Eleita em Novembro de 2020, Kamala Harris é a primeira mulher, a primeira afro-americana e a primeira asiática-americana a ocupar o cargo de vice-presidente dos Estados Unidos da América. Por um Partido Democrático que gosta de fazer bandeira da “Identity politics” e da imagem da “Girl Boss” e que tem um Presidente eleito que representa o status quo, um homem branco, de idade avançada.

Foi uma forma cínica de angariar mais votos eleitorais. Biden queria os votos que a identidade traz e Kamala, após uma campanha presidencial falhada, agarrou uma oportunidade de poder, um prémio de compensação. Além do facto de ficar na posição natural de suceder a Biden, que pode estar idoso demais para concorrer a um segundo mandato.

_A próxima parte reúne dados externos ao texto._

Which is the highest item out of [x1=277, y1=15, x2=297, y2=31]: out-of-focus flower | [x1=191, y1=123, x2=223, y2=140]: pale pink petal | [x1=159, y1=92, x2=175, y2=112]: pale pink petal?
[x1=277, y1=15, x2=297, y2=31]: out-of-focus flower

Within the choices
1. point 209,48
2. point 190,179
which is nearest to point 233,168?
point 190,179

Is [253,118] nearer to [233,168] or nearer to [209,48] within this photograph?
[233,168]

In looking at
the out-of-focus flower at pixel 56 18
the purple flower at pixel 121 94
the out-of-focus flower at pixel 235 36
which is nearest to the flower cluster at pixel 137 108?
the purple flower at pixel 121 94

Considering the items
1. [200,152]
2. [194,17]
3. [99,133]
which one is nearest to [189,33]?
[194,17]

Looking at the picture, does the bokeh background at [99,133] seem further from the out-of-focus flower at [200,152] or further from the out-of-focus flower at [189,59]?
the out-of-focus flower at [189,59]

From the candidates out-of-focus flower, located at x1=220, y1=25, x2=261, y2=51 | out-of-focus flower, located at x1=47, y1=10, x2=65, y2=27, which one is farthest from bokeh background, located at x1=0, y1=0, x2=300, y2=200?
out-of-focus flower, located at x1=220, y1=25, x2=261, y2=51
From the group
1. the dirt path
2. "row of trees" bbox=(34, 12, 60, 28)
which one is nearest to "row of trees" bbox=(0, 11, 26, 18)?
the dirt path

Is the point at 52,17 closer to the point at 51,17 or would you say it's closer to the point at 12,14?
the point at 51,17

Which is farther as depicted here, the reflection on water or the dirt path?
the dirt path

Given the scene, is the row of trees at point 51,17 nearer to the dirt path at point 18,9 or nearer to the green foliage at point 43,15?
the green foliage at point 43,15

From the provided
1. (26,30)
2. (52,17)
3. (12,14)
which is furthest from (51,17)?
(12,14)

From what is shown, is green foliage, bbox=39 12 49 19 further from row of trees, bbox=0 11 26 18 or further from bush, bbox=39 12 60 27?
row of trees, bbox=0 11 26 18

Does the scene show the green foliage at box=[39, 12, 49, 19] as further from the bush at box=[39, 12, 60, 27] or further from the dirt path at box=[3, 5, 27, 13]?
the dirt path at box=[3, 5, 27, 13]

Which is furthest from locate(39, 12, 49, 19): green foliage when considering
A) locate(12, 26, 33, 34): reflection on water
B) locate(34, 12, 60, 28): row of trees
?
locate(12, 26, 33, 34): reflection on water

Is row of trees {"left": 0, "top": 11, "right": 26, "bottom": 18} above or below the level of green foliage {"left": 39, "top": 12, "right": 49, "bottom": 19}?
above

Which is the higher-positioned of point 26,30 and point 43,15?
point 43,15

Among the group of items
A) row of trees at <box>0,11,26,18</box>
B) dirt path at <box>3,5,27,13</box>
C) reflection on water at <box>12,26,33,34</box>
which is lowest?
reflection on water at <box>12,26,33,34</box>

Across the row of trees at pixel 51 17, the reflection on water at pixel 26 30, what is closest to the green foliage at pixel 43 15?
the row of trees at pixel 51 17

Na verdade, a artificialidade da sua apresentação tem repelido o interesse do público, excepto quando decidem gozar com ela. Havia uma altura em que se dizia que o eleitorado americano votava na pessoa com quem preferia beber uma cerveja. Biden tem algum carisma, com todos os seus defeitos. Kamala, com todos os seus “pontos de identidade” na perspectiva eleitoralista democrata, parece alguém bastante falso.

A campanha falhada de Kamala mostra esse cinismo e falsidade, de várias formas. Vamos agora falar de todos os assuntos que despertam a fúria do seu grupo de sicofantas, o “KHive”. O facto desse grupo se intitular uma variação do nome do leal grupo de fãs de Beyoncé, o “Beyhive”, mostra que o culto da imagem é uma maior influência do que qualquer posição política.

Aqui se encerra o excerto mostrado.